4.MutDet: Mutually Optimizing Pre-training for Remote Sensing Object Detection. (Ziyue Huang, Yongchao Feng, Qingjie Liu, and Yunhong Wang)

DETR系列检测器的检测预训练方法在自然场景中已经得到了广泛研究。然而在遥感场景中,检测预训练仍未被探索。在现有的预训练方法中,从预训练骨干网络中提取的对象嵌入与检测器特征之间的对齐十分重要。然而,由于特征提取方法的不同,两者存在显著的特征差异,影响了预训练的效果。具有复杂环境和更密集分布对象的遥感图像加剧了这种差异。在这项工作中,我们为遥感图像目标检测提出了一个新颖的互优化预训练框架MutDet。在MutDet中,我们提出了一个系统性解决方案来应对这一挑战。首先,我们提出了一个互增强模块,在最后的编码器层中双向融合了对象嵌入和检测器特征,增强了它们之间的信息交互。其次,我们采用对比对齐损失来柔和地引导这一对齐过程,并同时增强检测器特征的区分性。最后,我们设计了一个辅助孪生头部来缓解引入增强模块所带来的任务差异问题。我们在各种设置上的综合实验表明该框架具备最佳的迁移性能。在数据量有限的情况下,提升尤为显著。

Detection pre-training methods for the DETR series detector have been extensively studied in natural scenes, e.g., DETReg. However, the detection pre-training remains unexplored in remote sensing scenes. In existing pre-training methods, alignment between object embeddings extracted from a pre-trained backbone and detector features is significant. However, due to differences in feature extraction ways, a pronounced feature discrepancy still exists and hinders the pre-training performance. The remote sensing images with complex environments and more densely distributed objects exacerbate the discrepancy. In this work, we propose a novel Mutually optimizing pre-training framework for remote sensing object Detection, dubbed as MutDet. In MutDet, we propose a systemic solution against this challenge. Firstly, we propose a mutual enhancement module, which fuses the object embeddings and detector features bidirectionally in the last encoder layer, enhancing their information interaction.

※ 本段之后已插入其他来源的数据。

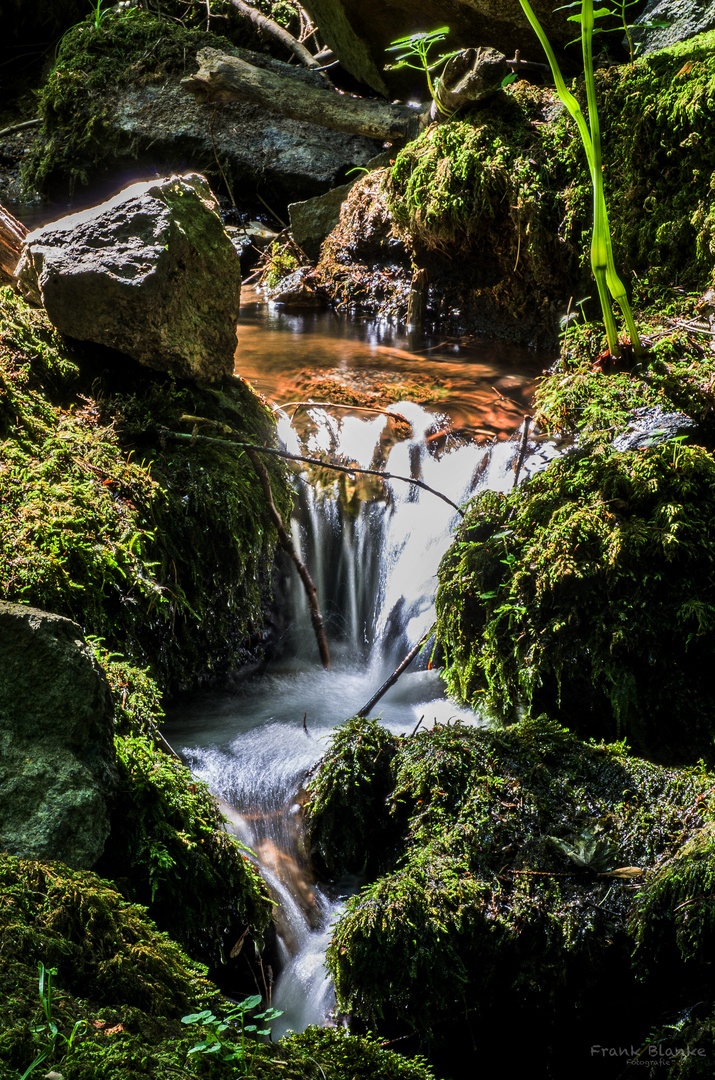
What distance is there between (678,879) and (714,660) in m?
1.09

Secondly, contrastive alignment loss is employed to guide this alignment process softly and simultaneously enhances detector features' discriminativity. Finally, we design an auxiliary siamese head to mitigate the task gap arising from the introduction of enhancement module. Comprehensive experiments on various settings show new state-of-the-art transfer performance. The improvement is particularly pronounced when data quantity is limited.

5.FSD-BEV: Foreground Self-Distillation for Multi-view 3D Object Detection. (Zheng Jiang, Jinqing Zhang, Yanan Zhang, Qingjie Liu, Zhenghui Hu, Baohui Wang, and Yunhong Wang)

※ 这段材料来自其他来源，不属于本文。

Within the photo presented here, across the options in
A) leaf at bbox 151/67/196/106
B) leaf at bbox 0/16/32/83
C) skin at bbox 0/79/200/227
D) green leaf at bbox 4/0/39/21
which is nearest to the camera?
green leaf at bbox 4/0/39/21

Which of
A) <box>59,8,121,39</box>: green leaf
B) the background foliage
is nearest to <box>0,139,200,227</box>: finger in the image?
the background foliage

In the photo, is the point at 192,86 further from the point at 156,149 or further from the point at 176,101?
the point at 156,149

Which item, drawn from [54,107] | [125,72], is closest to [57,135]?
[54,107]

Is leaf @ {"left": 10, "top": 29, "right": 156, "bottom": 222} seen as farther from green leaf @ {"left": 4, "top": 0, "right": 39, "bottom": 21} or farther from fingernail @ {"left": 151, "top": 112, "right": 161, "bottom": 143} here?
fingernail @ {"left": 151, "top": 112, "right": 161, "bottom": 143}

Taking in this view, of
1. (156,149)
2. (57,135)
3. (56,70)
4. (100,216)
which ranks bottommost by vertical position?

虽然基于鸟瞰图(BEV)范式的多视角3D目标检测作为自动驾驶的一种经济且易于部署的感知解决方案受到了广泛关注,但与基于激光雷达的方法相比,其性能仍有差距。近年来,提出了几种跨模态知识蒸馏方法,目的是将教师模型中的有益信息转移到学生模型中,以提高性能。然而,这些方法由于不同数据模态和网络结构导致的分布差异而面临挑战,使得知识转移异常困难。在本文中,我们提出了一种前景自蒸馏(FSD)方案,有效地避免了分布差异问题,无需预先训练的教师模型或复杂的蒸馏策略,就能保持显著的蒸馏效果。此外,我们设计了两种点云强化(PCI)策略,通过帧组合和伪点分配来弥补点云的稀疏性。最后,我们开发了一个多尺度前景增强(MSFE)模块,通过预测的椭圆形高斯热图提取和融合多尺度前景特征,进一步提高模型的性能。我们将所有上述创新集成到一个名为FSD-BEV的统一框架中。在nuScenes数据集上的广泛实验表明,FSD-BEV实现了最先进的性能,突显了其有效性。

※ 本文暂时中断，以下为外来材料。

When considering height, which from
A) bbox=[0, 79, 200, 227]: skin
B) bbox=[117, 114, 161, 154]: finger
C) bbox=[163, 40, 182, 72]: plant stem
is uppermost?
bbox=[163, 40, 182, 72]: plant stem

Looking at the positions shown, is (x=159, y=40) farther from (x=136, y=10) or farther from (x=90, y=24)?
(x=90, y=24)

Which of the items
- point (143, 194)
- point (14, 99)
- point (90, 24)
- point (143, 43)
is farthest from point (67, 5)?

Although multi-view 3D object detection based on the Bird's-Eye-View (BEV) paradigm has garnered widespread attention as an economical and deployment-friendly perception solution for autonomous driving, there is still a performance gap compared to LiDAR-based methods. In recent years, several cross-modal distillation methods have been proposed to transfer beneficial information from teacher models to student models, with the aim of enhancing performance. However, these methods face challenges due to discrepancies in feature distribution originating from different data modalities and network structures, making knowledge transfer exceptionally challenging. In this paper, we propose a Foreground Self-Distillation (FSD) scheme that effectively avoids the issue of distribution discrepancies, maintaining remarkable distillation effects without the need for pre-trained teacher models or cumbersome distillation strategies. Additionally, we design two Point Cloud Intensification (PCI) strategies to compensate for the sparsity of point clouds by frame combination and pseudo point assignment. Finally, we develop a Multi-Scale Foreground Enhancement (MSFE) module to extract and fuse multi-scale foreground features by predicted elliptical Gaussian heatmap, further improving the model's performance. We integrate all the above innovations into a unified framework named FSD-BEV. Extensive experiments on the nuScenes dataset exhibit that FSD-BEV achieves state-of-the-art performance, highlighting its effectiveness.